Just to give you an example that is not also based on TCP, let's look at name server lookups. They are (usually) based on UDP. As we will see, this is a binary protocol. This time we have to use socat to set up a UDP relay:
socat -x udp-listen:1234,reuseaddr udp:000.000.000.000:53
Note the -x option to output a hex dump. Replace 000.000.000.000 by the numerical IP address of your name server from /etc/resolv.conf. In order to perform the lookup, one can use the dig program. (The host program does not allow to specify a port to contact.) The following command line makes it connect to the relay we have set up:
dig @127.0.0.1 -p 1234 volkerschatz.com
The IP after the @ is the name server to contact, and the number after -p is the port; in this case they refer to the local port of the socat relay.

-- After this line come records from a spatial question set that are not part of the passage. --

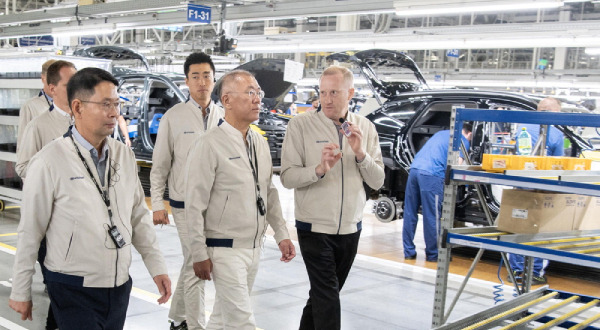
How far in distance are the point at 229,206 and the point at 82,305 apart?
90cm

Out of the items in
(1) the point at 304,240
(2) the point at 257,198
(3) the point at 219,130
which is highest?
(3) the point at 219,130

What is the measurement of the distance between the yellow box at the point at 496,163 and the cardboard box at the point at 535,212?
214 millimetres

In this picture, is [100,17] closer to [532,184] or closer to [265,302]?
[265,302]

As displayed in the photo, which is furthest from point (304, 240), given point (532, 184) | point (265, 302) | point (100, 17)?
point (100, 17)

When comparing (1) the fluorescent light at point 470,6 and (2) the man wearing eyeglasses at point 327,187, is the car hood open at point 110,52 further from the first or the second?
(2) the man wearing eyeglasses at point 327,187

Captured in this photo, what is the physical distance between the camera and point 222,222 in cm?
320

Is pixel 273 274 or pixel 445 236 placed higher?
pixel 445 236

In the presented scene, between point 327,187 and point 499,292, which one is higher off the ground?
point 327,187

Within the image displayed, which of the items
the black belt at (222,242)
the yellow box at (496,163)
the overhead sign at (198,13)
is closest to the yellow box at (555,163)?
the yellow box at (496,163)

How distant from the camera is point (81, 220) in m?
2.56

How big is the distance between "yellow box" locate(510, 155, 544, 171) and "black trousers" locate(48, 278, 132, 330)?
2142mm

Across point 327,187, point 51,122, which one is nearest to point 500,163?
point 327,187

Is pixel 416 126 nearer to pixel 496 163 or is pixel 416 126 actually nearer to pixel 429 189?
pixel 429 189

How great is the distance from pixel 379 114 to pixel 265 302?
3766 mm
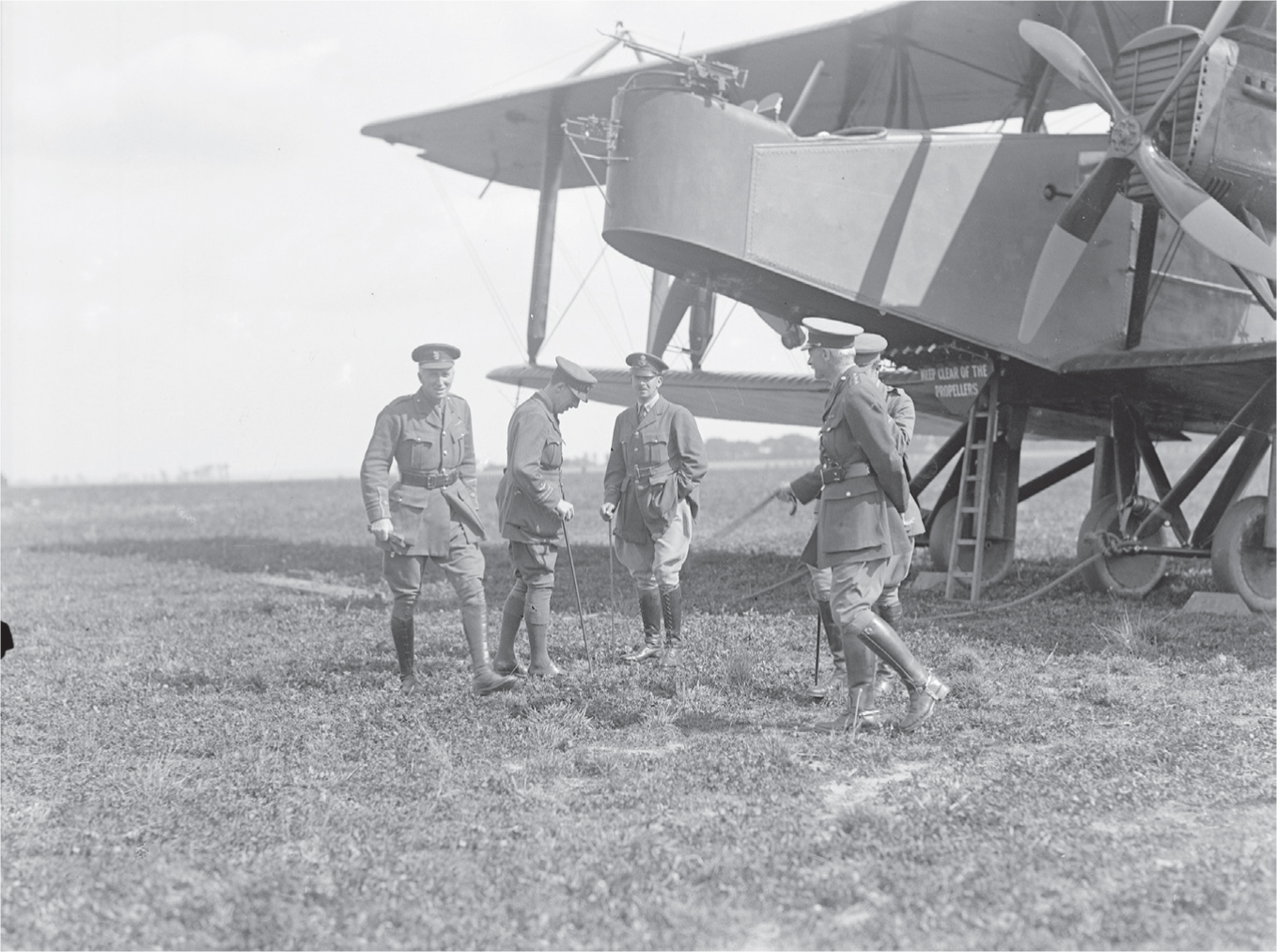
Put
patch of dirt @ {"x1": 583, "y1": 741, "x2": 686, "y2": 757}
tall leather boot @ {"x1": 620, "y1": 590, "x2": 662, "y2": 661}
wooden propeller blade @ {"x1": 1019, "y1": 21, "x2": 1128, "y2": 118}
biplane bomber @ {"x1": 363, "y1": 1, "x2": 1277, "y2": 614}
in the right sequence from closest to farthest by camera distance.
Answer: patch of dirt @ {"x1": 583, "y1": 741, "x2": 686, "y2": 757}
tall leather boot @ {"x1": 620, "y1": 590, "x2": 662, "y2": 661}
biplane bomber @ {"x1": 363, "y1": 1, "x2": 1277, "y2": 614}
wooden propeller blade @ {"x1": 1019, "y1": 21, "x2": 1128, "y2": 118}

The hex dump of the communication is:
> 2013/03/17 20:23:19.001936 length=45 from=0 to=44 49 66 01 20 00 01 00 00 00 00 00 01 0c 76 6f 6c 6b 65 72 73 63 68 61 74 7a 03 63 6f 6d 00 00 01 00 01 00 00 29 10 00 00 00 00 00 00 00 < 2013/03/17 20:23:19.046846 length=61 from=0 to=60 49 66 81 80 00 01 00 01 00 00 00 01 0c 76 6f 6c 6b 65 72 73 63 68 61 74 7a 03 63 6f 6d 00 00 01 00 01 c0 0c 00 01 00 01 00 00 1c 10 00 04 51 a9 91 46 00 00 29 0f a0 00 00 00 00 00 00
Pretty much the only obvious thing one can discern is the host name volkerschatz.com starting with 76 6f 6c 6b ... (use man ascii to display the ASCII code manual page). Interestingly, the com top-level domain is separated by a byte with value 03, not a dot.